THE WORLDPOST
10/06/2011 08:11 pm ET Updated Dec 05, 2011

Syrians Living Abroad Harassed By Regime Loyalists: Amnesty Report

Four days after Syrian-born Malek Jandali participated in a Washington, D.C. protest to support the demonstrations rocking his home country, his parents in Syria received a visit from the country's security forces. Agents handcuffed his father, beat up his mother and told the family that, "this is what you get when your son mocks the government," Jandali said.

The case of Jandali and his parents is one of many described in a new report by Amnesty International that details the stories of Syrians living abroad who have been harassed by security agents and embassy personnel. Amnesty says that Syrians loyal to the regime of President Bashar Assad have monitored the activities of countrymen abroad and threatened and harassed them, in some cases even visiting and hassling their families in Syria. The organization collected testimonies of Syrian families in Europe, the United States, Latin America and Canada who claim to have been monitored and intimidated by Assad regime officials.

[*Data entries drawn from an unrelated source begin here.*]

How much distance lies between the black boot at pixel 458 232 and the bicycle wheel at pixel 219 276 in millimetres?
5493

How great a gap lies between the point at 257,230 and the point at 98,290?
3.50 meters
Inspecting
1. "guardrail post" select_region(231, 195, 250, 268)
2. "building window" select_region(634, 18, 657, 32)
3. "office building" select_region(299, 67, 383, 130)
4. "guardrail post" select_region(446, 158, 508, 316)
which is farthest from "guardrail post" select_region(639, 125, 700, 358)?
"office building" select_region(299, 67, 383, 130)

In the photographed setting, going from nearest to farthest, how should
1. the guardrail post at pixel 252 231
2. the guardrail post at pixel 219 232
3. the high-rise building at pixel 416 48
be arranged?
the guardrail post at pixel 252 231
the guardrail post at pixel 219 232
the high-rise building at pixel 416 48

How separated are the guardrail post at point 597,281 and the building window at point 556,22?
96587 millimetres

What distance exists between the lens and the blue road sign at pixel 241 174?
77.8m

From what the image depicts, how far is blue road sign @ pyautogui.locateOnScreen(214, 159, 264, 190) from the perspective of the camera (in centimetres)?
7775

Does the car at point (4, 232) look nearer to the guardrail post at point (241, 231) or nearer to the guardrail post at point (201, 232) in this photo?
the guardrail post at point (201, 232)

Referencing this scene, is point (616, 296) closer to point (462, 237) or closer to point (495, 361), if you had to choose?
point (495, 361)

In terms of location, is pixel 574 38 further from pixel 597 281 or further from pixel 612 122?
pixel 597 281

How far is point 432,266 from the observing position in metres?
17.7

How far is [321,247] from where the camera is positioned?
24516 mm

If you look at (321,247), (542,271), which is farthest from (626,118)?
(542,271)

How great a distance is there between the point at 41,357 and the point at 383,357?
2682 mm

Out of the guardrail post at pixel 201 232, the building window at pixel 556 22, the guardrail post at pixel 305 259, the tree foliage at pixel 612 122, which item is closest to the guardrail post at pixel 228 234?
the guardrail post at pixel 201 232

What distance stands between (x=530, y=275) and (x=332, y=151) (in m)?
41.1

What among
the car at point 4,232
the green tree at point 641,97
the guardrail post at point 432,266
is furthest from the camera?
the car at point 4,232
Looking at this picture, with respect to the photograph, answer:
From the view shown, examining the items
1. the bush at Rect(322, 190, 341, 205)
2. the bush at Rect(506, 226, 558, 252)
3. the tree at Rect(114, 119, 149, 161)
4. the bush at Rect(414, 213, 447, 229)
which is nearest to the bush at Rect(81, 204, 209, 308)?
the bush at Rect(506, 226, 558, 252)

"The long reach of the feared Syrian mukhabaraat, or intelligence services, seems to be in evidence," the organization writes.

Jandali, a pianist and composer, came to the United States in 1994 to continue his musical training. He had played one of his songs, "Watani Ana," or, "I Am My Homeland," during the Washington protest. In Arabic, the song's lyrics include, “O my homeland, when will I see you free?”

"When I called the Syrian ambassador to the U.S. about what happened to my parents, he advised me to play music instead of getting involved in politics," Jandali told The Huffington Post. "He told me I had been brainwashed by watching too much CNN and Al Jazeera, that I should be open for dialogue."

Threatening phone calls forced the pianist to change his phone number. Menacing messages increasingly spammed his Facebook wall.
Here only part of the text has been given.